There are a hundred ways the profit system keep workers fighting each other, competing for scraps. It pits low-paid workers against lower-paid workers, those with bad housing against those with terrible housing. In each case, it is workers who suffer when they fight each other instead of the system that is their common enemy. Eliminating racism and xenophobia will take much more than general appeals to good will or the passage of the occasional legislation. Such approaches leave untouched the root causes of division. The underlying forces of the profit system make poverty, urban decay, and unemployment permanent problems, continually overwhelming patchwork efforts to improve the status of African-Americans, Hispanics, Native Americans and others within the working class. The acquittal of cold-blooded murderers of African-Americans by the police provides white supremacists with a license to kill African-Americans at their pleasure.
To fight racism effectively requires two things -- a clear exposure of the capitalist roots of racism and a class-conscious unity of workers to oppose it.

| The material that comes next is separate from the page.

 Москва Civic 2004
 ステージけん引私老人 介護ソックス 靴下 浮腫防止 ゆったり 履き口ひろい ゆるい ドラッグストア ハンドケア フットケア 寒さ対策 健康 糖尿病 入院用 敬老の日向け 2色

Only a class-conscious position can cut through decades of racist propaganda and expose the inadequacies of reformist or separatist approaches to this fundamental problem. It is impossible to work for a socialist society without fighting against racial divisions among workers. But it is equally impossible to mount any really effective campaign against racism that is not at the same time a fight against its capitalist cause. The stand against racism and xenophobia is but a part of the larger social question, that the fundamental division in society is along class lines (exploiters and exploited), and that the workers of all races have a common interest in solving the larger social question. All the evidence demonstrates that the many social questions arise from the exploitation of the many by the few and that it can be solved in but one way, by the socialist reconstruction of society. The World Socialist Movement appeals to the workers of all colours and national origins, and to all who recognise the evils of capitalism, to join us in our efforts to bring a speedy end to the capitalist system and to create the economic and social conditions for freedom, equality and universal brotherhood by establishing the free society of socialism, thereby eliminating the cause of racial prejudices and national chauvinism.

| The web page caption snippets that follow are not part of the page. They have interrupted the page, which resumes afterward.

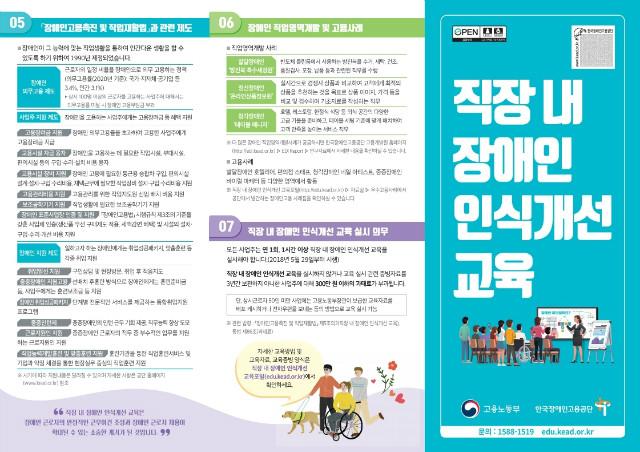 직장 내 장애인 인식개선 교육 리플릿(국문).pdf_page_1.jpg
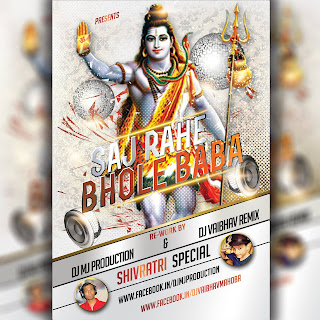 2017-Shivratri-Special-Saj-Rahe-Bhole-Baba-Dj-Mj-Production-Dj-Vaibhav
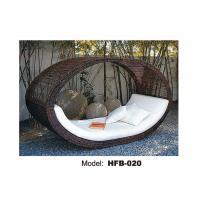 Outdoor Patio Furniture / Patio Sofa Set  Outdoor Sun Loungers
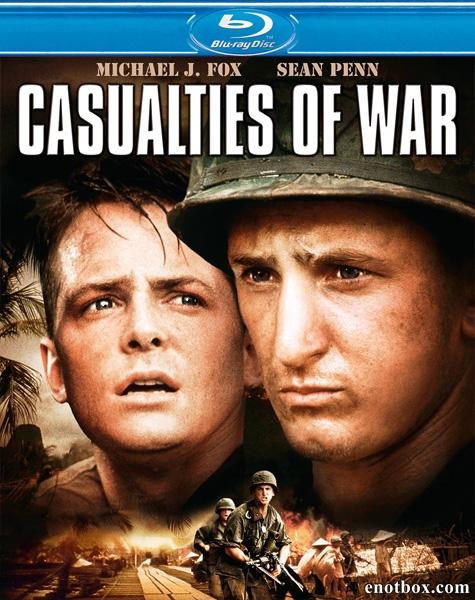 Военные потери / Жертвы войны / Casualties of War (1989/BDRip/HDRip)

When slavery was abolished by the Civil War and the 13th Amendment to the Constitution, the concept of "inferior" and "superior" races that had been fostered by capitalist necessity remained. It will take the successful outcome of yet another struggle -- the class struggle -- before workers of all backgrounds will have the power to collectively enforce their claim to "liberty and justice for all." In a class-free socialist society, with full democratic rights guaranteed for all, no one will be persecuted for their physical appearance or sexual orientation.